* **The task**
Your task is to write out the lines from the line containing "Within the list" through the last line of the material, exactly.

Questions about scene geometry
-*-

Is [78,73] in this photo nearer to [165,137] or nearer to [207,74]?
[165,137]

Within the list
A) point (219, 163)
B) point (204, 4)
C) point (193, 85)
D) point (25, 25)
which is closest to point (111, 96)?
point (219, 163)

-*-

* **Solved exercise**
Within the list
A) point (219, 163)
B) point (204, 4)
C) point (193, 85)
D) point (25, 25)
which is closest to point (111, 96)?
point (219, 163)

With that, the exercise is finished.